- **YOUR ASSIGNMENT**:
Begin with the first line of the entries below and reproduce each line exactly, ending with the line that holds "Young Woman Singing".

[Start of section]

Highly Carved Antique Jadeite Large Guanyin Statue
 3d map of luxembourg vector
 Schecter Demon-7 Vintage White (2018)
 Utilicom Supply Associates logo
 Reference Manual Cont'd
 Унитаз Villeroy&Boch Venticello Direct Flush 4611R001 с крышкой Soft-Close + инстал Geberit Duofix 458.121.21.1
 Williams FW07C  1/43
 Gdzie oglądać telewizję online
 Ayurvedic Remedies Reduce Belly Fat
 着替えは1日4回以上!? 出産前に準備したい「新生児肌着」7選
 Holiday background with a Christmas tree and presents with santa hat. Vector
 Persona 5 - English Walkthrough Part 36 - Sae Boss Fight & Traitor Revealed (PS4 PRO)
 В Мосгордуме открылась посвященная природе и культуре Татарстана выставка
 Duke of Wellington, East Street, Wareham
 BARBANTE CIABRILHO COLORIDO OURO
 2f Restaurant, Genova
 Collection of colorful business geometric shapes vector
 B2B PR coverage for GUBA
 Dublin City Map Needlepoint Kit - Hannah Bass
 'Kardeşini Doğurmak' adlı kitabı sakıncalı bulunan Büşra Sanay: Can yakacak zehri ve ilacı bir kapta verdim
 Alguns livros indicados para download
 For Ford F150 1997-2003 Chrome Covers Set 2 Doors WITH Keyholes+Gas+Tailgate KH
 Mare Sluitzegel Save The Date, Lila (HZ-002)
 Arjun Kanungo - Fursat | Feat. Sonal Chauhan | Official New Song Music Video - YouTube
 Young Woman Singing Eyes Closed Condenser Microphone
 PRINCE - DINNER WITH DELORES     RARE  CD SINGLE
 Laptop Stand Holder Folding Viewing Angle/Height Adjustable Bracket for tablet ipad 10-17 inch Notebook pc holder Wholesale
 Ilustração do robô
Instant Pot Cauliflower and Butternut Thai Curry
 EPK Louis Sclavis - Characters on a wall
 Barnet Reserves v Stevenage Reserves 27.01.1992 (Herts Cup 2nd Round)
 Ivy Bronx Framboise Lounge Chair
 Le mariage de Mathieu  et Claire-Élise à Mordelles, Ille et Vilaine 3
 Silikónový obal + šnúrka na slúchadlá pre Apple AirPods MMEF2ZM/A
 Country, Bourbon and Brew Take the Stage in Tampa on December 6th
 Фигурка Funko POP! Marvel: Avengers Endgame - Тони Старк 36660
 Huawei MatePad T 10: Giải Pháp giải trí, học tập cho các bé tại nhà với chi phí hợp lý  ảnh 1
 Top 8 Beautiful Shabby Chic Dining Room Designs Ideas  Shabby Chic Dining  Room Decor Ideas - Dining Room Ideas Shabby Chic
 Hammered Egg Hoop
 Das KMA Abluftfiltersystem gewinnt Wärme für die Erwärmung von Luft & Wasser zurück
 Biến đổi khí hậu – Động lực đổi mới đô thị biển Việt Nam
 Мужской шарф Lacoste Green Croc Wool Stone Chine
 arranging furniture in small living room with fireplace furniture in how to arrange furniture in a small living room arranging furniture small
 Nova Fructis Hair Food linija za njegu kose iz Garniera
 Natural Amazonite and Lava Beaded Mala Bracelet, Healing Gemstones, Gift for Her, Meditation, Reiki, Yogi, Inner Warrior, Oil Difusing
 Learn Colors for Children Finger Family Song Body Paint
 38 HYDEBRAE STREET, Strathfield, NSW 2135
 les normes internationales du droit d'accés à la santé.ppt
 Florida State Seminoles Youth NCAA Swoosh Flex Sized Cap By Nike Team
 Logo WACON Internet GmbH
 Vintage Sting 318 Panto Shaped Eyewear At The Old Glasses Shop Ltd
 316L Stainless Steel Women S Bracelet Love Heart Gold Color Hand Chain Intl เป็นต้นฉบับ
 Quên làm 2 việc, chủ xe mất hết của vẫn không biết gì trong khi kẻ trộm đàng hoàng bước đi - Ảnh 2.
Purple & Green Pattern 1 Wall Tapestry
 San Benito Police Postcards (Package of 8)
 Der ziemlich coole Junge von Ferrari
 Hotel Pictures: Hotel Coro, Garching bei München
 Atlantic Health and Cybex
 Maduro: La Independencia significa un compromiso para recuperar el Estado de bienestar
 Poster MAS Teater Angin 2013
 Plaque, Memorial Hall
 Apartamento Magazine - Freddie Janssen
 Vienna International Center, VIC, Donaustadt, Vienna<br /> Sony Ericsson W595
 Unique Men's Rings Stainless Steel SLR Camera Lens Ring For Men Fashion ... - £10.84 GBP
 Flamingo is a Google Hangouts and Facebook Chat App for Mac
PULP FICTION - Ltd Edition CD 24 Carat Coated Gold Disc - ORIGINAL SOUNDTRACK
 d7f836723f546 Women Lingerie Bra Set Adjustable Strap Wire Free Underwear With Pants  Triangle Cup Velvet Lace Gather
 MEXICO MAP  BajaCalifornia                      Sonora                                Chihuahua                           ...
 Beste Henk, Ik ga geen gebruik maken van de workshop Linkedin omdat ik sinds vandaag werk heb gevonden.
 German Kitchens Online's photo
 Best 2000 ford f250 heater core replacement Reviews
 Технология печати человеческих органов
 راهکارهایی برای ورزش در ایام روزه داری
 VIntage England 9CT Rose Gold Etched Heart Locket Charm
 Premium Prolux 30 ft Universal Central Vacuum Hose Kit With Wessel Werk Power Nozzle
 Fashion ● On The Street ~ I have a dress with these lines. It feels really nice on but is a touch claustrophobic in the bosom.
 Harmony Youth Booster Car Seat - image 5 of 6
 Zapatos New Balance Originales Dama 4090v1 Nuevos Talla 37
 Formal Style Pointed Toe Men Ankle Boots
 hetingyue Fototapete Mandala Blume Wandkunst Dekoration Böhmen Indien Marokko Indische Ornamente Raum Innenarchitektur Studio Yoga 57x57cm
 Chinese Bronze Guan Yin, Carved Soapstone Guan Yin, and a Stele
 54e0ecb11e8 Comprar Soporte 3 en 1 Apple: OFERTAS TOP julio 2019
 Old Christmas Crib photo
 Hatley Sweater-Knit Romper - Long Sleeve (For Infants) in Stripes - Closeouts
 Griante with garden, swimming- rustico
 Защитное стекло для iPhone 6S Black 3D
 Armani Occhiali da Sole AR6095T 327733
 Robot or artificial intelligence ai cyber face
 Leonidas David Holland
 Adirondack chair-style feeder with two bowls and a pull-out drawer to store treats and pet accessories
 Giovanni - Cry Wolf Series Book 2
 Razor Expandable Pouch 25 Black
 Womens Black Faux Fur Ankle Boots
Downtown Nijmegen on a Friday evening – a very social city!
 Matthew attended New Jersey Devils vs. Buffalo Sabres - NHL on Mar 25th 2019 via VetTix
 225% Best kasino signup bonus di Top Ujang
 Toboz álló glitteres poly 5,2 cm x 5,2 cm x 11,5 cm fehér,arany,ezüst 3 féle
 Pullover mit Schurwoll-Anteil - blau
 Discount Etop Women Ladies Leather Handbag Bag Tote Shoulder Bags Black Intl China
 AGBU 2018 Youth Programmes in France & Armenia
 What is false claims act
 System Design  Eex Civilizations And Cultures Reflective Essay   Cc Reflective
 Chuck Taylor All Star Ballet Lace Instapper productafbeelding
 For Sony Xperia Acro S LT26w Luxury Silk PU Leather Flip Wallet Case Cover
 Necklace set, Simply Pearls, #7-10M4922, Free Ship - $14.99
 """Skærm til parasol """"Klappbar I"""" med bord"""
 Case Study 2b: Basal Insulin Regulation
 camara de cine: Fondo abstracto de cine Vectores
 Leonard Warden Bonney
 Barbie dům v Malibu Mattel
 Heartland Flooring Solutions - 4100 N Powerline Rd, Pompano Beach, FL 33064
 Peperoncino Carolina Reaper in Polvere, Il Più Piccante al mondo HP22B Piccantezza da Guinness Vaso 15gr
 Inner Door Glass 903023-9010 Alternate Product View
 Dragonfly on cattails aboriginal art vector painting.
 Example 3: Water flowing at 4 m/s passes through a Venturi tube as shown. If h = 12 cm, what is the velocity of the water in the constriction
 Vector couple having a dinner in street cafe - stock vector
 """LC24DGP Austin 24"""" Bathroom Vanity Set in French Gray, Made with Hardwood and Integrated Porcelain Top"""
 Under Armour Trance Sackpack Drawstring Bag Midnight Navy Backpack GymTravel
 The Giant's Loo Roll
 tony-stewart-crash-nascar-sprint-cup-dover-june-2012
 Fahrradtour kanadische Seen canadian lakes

[End of section]

- **REPLY TO THE EXERCISE**:
Highly Carved Antique Jadeite Large Guanyin Statue
 3d map of luxembourg vector
 Schecter Demon-7 Vintage White (2018)
 Utilicom Supply Associates logo
 Reference Manual Cont'd
 Унитаз Villeroy&Boch Venticello Direct Flush 4611R001 с крышкой Soft-Close + инстал Geberit Duofix 458.121.21.1
 Williams FW07C  1/43
 Gdzie oglądać telewizję online
 Ayurvedic Remedies Reduce Belly Fat
 着替えは1日4回以上!? 出産前に準備したい「新生児肌着」7選
 Holiday background with a Christmas tree and presents with santa hat. Vector
 Persona 5 - English Walkthrough Part 36 - Sae Boss Fight & Traitor Revealed (PS4 PRO)
 В Мосгордуме открылась посвященная природе и культуре Татарстана выставка
 Duke of Wellington, East Street, Wareham
 BARBANTE CIABRILHO COLORIDO OURO
 2f Restaurant, Genova
 Collection of colorful business geometric shapes vector
 B2B PR coverage for GUBA
 Dublin City Map Needlepoint Kit - Hannah Bass
 'Kardeşini Doğurmak' adlı kitabı sakıncalı bulunan Büşra Sanay: Can yakacak zehri ve ilacı bir kapta verdim
 Alguns livros indicados para download
 For Ford F150 1997-2003 Chrome Covers Set 2 Doors WITH Keyholes+Gas+Tailgate KH
 Mare Sluitzegel Save The Date, Lila (HZ-002)
 Arjun Kanungo - Fursat | Feat. Sonal Chauhan | Official New Song Music Video - YouTube
 Young Woman Singing Eyes Closed Condenser Microphone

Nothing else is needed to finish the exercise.